Es admirable la anécdota que se cuenta del estadista alemán Otto Von Bismarck (1815-1898). Estaba casado con una mujer procedente de un modesto pueblo de Alemania y ella no pertenecía a la aristocracia.
Bismarck viajaba con mucha frecuencia y se entrevistaba con importantes personalidades, de ambos sexos, del mundo de la política, de la realeza, de la diplomacia, de la cultura…
En muchas ocasiones, ella no podía acompañarlo en esos viajes. Un día ella le externó, por carta, un temor que sentía: “¿No te olvidarás de mí que soy una provincianita, en medio de tus princesas y embajadoras?”. Él le respondió de modo contundente: “¿Olvidas que me he desposado contigo para amarte?”

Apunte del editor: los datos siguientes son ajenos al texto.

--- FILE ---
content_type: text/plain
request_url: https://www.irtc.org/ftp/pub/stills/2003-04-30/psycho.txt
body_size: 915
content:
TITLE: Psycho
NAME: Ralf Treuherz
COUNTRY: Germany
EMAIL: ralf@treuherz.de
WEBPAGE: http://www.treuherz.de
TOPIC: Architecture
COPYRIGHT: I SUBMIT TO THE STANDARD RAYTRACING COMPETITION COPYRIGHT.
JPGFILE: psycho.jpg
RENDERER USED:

Es decir, Bismarck no le dijo que se había casado con ella porque la amaba cuando eran novios o de recién casados, sino que le comunicó lo que pensaba sobre esa unión matrimonial, en el tiempo presente, y mirando
hacia el futuro: “Me he casado contigo para amarte por siempre”.
El amor debe ser una decisión para toda la vida. Al constituir un hogar y formar una familia se consolida una comunidad de vida en la que los esposos se comunican los anhelos más íntimos, como el procrear hijos y educarlos; las ilusiones, los ideales, la totalidad del ser y la existencia.